Bird damages and grain molds are very severe in experimental plots in Liaoning and Hebei provinces in northern China. But two group I hybrids with dark pericarp, i.e., Jinza No. 1 (TX3197A X Jinfu No. 1) and Liaoza No. 1 (TX622A X Jinfu No. 1) have been successively grown in millions of ha sorghum production fields for more than 20 years (Lu and Sun, 2005). These facts indicated that dark pericarp varieties (without testa) do possess certain resistances to birds and grain molds. Although there is only trace amount, tannins in pericarp are more effective in protecting sorghum grains compared with those in testa since it is in the out-most defense layer. Still, tannins in the pericarp are also easier to be eliminated simply by removing the pericarp. The range of tannin contents in sorghum pericarp was narrow (0-0.2%) in the present study. But we may find some varieties with higher tannin content for higher protection effects by screening through the germplasm and breeding efforts.

It is very interesting in our study to find that two group II varieties, Feterita and Kafinam B, contained tiny amount of tannins. This result was not consistent with the common view that the presence of testa is related with high tannin content. We assayed samples of 6 more Feterita type varieties with purple testa in the following test and got very similar results. Their tannin contents varied between 0.2-0.5% CE, implying that purple testa did relate with low tannin content. Purple testa mostly exists in Feterita and Hegri type sorghum varieties. Selecting for purple testa cultivars (hybrids) may be one of the solutions to cop with the contradiction between the nutritive value and field resistance of grain sorghum.

The trace amount of phenols detected in the group I entries in present study might not be tannins, but flavanols and dihydrochalcones (Price et al., 1978). These phenolic compounds are also effective in protecting sorghum grain form bird and disease damages (Lu and Sun, 2005).

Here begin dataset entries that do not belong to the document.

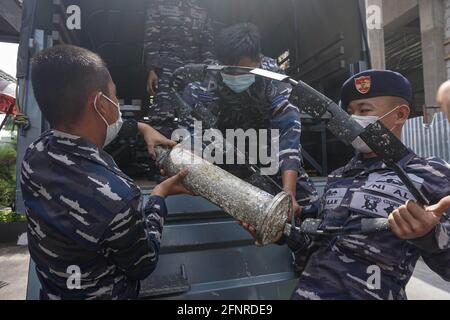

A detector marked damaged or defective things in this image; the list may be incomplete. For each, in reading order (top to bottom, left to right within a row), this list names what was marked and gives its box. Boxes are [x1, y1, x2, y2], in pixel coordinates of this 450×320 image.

corroded cylinder [156, 145, 292, 245]
corroded metal [156, 145, 292, 245]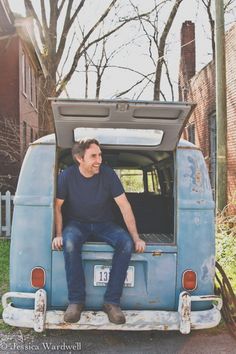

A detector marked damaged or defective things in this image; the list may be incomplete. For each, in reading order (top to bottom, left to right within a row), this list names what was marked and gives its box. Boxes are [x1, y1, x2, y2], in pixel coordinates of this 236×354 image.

rusty metal bumper [2, 290, 222, 334]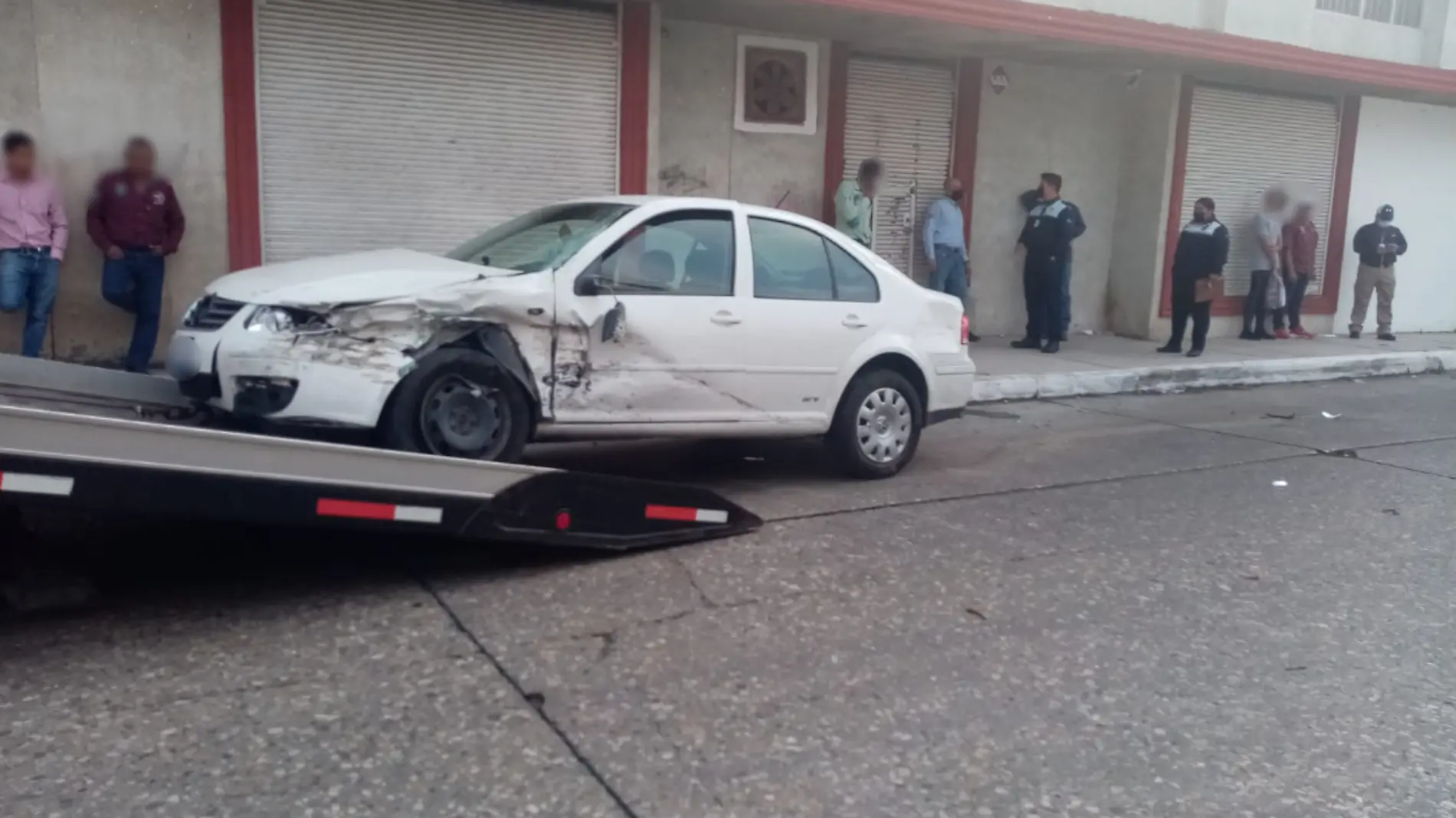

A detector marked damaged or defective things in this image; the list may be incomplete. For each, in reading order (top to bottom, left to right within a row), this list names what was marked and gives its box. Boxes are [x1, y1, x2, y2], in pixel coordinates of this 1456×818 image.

broken headlight [246, 304, 333, 333]
crumpled car hood [208, 247, 518, 304]
white damaged sedan [165, 198, 972, 477]
crack in asphalt [422, 576, 649, 815]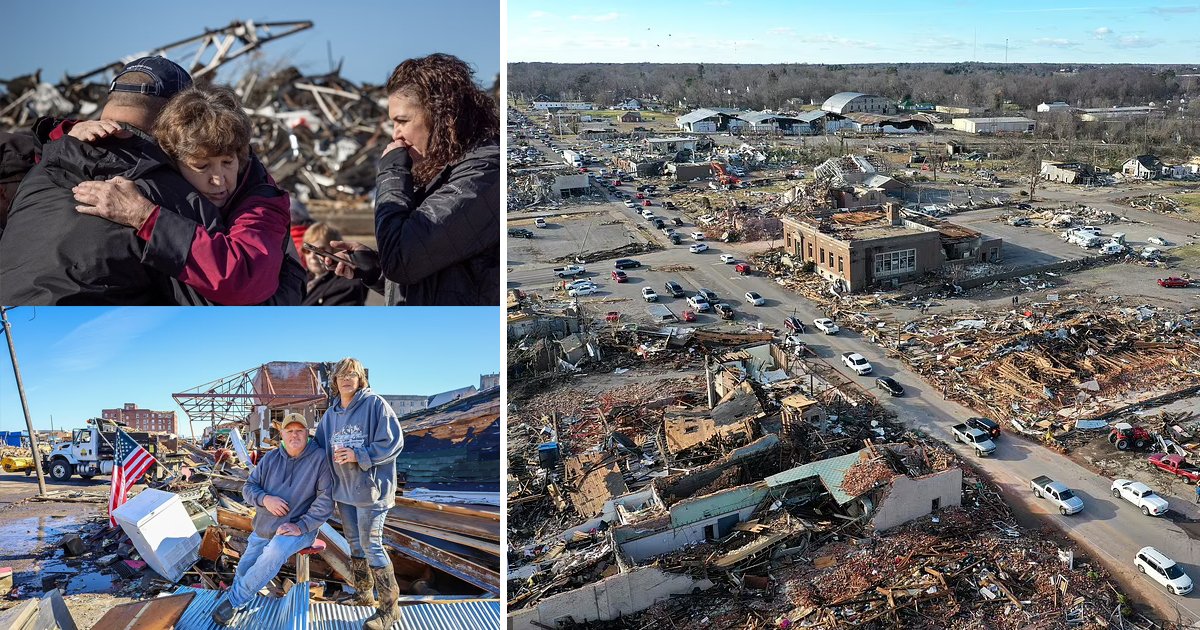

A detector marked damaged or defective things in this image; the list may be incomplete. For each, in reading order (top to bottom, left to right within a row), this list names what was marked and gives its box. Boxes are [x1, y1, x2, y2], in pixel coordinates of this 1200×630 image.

torn roofing [764, 452, 868, 506]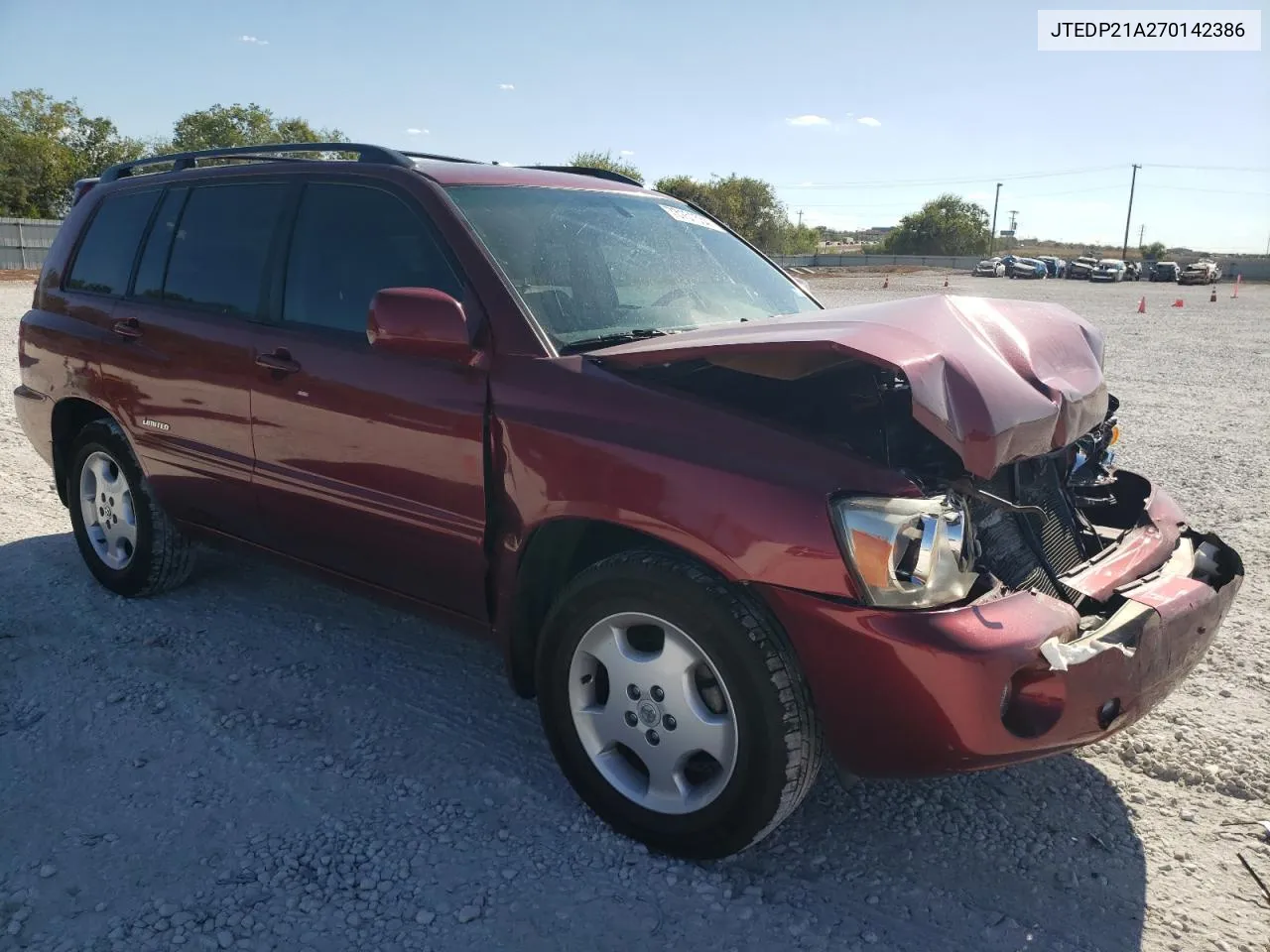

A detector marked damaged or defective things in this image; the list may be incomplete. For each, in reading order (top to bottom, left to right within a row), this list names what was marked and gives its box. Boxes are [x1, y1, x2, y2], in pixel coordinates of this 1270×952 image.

crumpled hood [591, 294, 1103, 480]
damaged red suv [15, 145, 1246, 861]
broken headlight [833, 494, 984, 607]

Based on the above results, we propose to subdivide the present group I into group I (L) and group I (D) and the group II into group II (P) and group II (B). The group I (L) includes testa-free entries with colorless, white and yellow pericarp (most probably with 0.1% CE tannins or below) and group I (D) contains the testa-free entries with darker pericarps (most likely with tannin content of around 0.2%). The group II (P) includes the sorghum entries with purple testa (most probably with tannin contents of 0.5% CE or below), while the group II (B) is consisted of sorghum entries with brown testa with light pericarp (most likely with 1.0-6.0% CE of tannin). These subgroups are easily to be distinguished from another one in the same group. And the subdivision of the two groups makes the entries within the subgroup more uniform not only in pericarp and testa color, but in their tannin content as well. For instance, in the present study, the subgroup I (D) contained 0.2% CE tannins in average, while those in subgroup I (L) contained only 0.07% and subgroup II (P) contained averagely 0.15% CE tannins whereas the subgroup II (B) contained 2.8% tannins in average. The subdivision of the two groups will facilitate sorghum breeders in their efforts to manage their breeding stocks and to use germplasm. Sorghum breeders will be able to confidently select their breeding stocks for a narrow range of tannin content simply by observing the grain color and scratching the kernels with a pocket knife in fields. All the subgroup II (P) entries in the present study had light pericarp. We may also combine the dark pericarp with purple testa traits to breed for group II (DP) type cultivars (hybrids), which should possess acceptable resistances to birds, diseases and insects in fields and have little negative effects on sorghum grain nutritive value. It would be helpful to further characterize phenols present in the purple testa and study their biological effects to both human and animal nutrition and sorghum pathogens.